Conseillère conjugale

Gislaine est conseillère conjugale pour des couples ou des personnes voulant approfondir leur relation.

Quel est le profil des couples qui viennent en thérapie ?

Le profil des couples qui viennent en thérapie sont des couples avec des difficultés sexuelles, de communication, ce qui sont confrontés à une séparation, à la maladie, un traumatisme, au chômage : ceux qui traversent une période de transition difficile. Le couple a soit une menace de séparation soit un désir profond d’évolution.

Est-ce que la thérapie est difficile ?

Pour un couple, c’est difficile mais passionnant. C’est difficile car ce sont des séances qui vont vers la vérité. Et généralement, un couple qui a des difficultés les cachent depuis longtemps. Cela n’est pas conscient mais on apprend à avoir les mots qui ne sont pas forcement ce que l’on veut. Il y a un contentieux qui a été fait.

Quand on arrive chez moi, il y a souvent quelques mois, quelques années que la communication a été suspendue. Il a y donc une habitude à se taire quand on a envie de parler, à s’agresser quand on a envie de pleurer. C’est difficile car dans le dialogue, pendant les séances que l’on fait, est un dialogue de vérité. Cela lave le cœur et on ré-apprend à s’écouter, à se respecter. Souvent on en arrive là !

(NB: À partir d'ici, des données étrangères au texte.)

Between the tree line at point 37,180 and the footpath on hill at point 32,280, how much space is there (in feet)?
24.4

Est-ce que la thérapie dure longtemps ?

Par une seule séance, cela peut changer complètement la relation du couple ! D’autres fois, on est dans une situation où le couple est en phase de séparation, où ils ne veulent pas que la haine habite la fin de l’histoire. Peut-être parce qu’il y a des enfants ou que l’histoire a été belle et d’en prendre tous les fruits alors qu’elle se termine.

Et parfois, c’est plus long car c’est un approfondissement de la relation. On ne va pas voir un-e conseillier-ère conjugale parce qu’on se sépare, cela peut être aussi pour avoir une meilleure sexualité, pour transformer sa vie avec les enfants autrement qu’en étant « papa-maman ». On parle du couple. Parfois, avec les ami-es, les enfants, le travail, le couple se perd. Cela peut être long car on y trouve beaucoup d’intérêt et de bénéfice.

Cela dépend de chacun et de la demande.

Est-ce que dans une thérapie de couple, la sexualité est abordée ?

Oui, bien sur ! Souvent, la sexualité est le facteur qui amène le couple dans mon cabinet. On réalise que cela ne va pas, car on ne fait plus l’amour ou que l’on n’a plus de désir ou que l’un des deux n’a plus envie.

C’est un facteur important. Comme je suis aussi sexologue clinicienne, j’ai la possibilité d’en parler avec aisance et facilité. C’est un domaine qui est le reflet d’une relation de couple dans son ensemble et dans sa profondeur. Comme on fait l’amour, on vit. C’est très révélateur.

À qui conseiller une thérapie de couple ?

À des couples en difficulté, à des couples qui veulent améliorer leur relation… et pour ceux qui se posent la question : « est-ce que je viens tout-e seul-e ? », c’est déjà la première démarche.

Si on est en couple, c’est qu’on a l’idée que tous les deux, on est responsable de la relation. Quand on vient tout-e seul-e, c’est un autre travail. Cela dénote aussi d’une autre place dans le couple.